Because of PDH’s partnership with KNIME Analytics, PDH members can earn KNIME certification free of charge. Through this partnership, PDH is developing a data science track with a focus on digital health and health care applications. This track will help future clinicians tap into the power of data science themselves, relying less on the expertise of data scientists or tech services.

These and other digital health competencies will be included in the Advanced Pharmacy Practice Experience module PDH is developing with funding from a VCU REAL grant they won in the spring.

“The VCU REAL grant gives us the ability to set up an APPE rotation to put the skillsets we gain during our years in class to use, developing real digital health applications and solutions before even graduating,” said Ko.

Although the student group began just this year, its students are already making great strides in increasing efficiency in community clinics and identifying and meeting the knowledge needs of pharmacy students to increase their competitiveness in this digital age. And these tools are just the beginning: Ko and Behdani are scheduled to share some of their work at the upcoming AACP Digital Health Institute.

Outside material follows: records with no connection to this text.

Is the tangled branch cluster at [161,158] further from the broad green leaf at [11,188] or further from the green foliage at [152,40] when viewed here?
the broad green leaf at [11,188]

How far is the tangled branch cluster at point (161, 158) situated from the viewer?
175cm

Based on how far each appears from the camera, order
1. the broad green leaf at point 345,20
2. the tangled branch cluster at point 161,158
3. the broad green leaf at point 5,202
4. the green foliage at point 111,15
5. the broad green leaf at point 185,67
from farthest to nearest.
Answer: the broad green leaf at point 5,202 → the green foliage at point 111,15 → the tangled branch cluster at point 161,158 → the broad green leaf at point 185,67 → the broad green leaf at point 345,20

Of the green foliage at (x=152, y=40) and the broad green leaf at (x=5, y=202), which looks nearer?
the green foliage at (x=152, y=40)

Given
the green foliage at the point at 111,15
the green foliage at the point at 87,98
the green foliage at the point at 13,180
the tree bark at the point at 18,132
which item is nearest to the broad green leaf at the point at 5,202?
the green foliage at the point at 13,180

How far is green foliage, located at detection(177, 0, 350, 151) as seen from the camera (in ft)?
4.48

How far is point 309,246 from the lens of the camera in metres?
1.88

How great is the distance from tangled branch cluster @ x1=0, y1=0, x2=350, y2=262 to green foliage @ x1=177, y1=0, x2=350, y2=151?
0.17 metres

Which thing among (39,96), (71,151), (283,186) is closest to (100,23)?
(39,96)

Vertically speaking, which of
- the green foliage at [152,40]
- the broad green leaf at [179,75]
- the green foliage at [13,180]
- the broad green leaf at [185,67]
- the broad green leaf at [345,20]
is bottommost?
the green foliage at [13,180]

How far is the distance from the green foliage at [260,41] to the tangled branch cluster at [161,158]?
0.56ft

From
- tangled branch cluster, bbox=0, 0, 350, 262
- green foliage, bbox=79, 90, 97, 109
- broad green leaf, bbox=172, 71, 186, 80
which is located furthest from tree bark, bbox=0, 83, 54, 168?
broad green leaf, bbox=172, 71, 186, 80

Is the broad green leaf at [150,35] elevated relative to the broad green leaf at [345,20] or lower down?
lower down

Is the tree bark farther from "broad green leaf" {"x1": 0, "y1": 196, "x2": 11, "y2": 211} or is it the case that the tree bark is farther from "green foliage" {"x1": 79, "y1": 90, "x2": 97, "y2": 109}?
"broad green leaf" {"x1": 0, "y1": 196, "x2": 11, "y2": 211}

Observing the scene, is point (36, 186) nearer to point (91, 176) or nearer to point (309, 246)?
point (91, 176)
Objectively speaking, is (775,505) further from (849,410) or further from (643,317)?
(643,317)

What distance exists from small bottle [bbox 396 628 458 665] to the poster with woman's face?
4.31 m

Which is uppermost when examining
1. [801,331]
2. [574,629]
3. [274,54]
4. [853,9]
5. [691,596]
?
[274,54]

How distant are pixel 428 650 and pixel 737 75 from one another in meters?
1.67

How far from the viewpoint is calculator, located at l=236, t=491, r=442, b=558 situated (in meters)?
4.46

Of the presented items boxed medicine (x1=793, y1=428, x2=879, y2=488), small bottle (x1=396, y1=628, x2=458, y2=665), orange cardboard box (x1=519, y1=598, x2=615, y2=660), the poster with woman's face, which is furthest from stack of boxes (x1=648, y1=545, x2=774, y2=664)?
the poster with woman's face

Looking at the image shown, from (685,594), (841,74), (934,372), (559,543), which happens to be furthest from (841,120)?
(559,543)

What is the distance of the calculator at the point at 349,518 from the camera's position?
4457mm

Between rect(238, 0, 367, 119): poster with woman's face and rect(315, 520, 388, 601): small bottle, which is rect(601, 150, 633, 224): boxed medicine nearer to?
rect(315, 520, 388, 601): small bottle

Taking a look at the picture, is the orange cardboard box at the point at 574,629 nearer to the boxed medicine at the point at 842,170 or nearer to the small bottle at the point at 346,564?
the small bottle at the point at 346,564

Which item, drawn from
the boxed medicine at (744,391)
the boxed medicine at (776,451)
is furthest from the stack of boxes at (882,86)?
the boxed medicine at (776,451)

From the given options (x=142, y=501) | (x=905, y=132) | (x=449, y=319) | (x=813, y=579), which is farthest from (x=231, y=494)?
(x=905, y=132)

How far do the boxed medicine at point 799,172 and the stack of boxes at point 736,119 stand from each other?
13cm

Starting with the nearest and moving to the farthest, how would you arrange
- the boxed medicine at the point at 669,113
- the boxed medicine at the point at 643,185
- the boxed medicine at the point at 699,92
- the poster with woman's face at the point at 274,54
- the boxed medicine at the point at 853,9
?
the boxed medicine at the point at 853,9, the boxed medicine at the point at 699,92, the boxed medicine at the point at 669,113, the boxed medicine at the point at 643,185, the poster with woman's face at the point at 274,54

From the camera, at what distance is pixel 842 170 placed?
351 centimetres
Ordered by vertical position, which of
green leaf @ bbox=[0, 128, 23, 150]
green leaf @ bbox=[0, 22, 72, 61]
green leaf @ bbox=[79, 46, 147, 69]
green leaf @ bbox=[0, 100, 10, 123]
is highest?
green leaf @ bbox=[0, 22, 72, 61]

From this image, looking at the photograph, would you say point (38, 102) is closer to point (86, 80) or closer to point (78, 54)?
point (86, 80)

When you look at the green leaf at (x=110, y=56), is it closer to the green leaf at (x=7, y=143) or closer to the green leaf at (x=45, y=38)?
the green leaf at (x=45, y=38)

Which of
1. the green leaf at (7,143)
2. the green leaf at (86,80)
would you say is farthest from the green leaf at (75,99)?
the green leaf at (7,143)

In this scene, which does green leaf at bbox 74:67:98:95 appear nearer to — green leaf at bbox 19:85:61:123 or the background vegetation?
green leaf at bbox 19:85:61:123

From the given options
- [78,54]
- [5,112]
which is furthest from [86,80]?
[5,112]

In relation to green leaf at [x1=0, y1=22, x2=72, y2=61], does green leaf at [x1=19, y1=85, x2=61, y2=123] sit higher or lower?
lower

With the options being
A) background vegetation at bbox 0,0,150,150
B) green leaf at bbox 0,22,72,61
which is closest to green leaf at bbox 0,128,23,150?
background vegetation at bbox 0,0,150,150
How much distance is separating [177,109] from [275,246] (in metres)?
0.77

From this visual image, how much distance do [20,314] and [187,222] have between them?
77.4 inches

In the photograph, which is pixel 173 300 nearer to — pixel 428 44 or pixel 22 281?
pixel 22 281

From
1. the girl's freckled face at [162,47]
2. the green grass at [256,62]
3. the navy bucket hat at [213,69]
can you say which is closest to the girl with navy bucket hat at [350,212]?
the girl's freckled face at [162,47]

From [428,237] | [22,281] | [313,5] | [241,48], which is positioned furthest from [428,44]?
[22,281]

“As students, we are learning how data play into patient care and how data work at the core despite technology’s always-evolving face,” Ko said. “We are so excited for PDH to become a platform for our peers to gain transferable skillsets and develop their own health care solutions — and maybe even health tech startups. This is how we are preparing for the rapidly developing applications of digital health and how we will become the future of pharmacy.”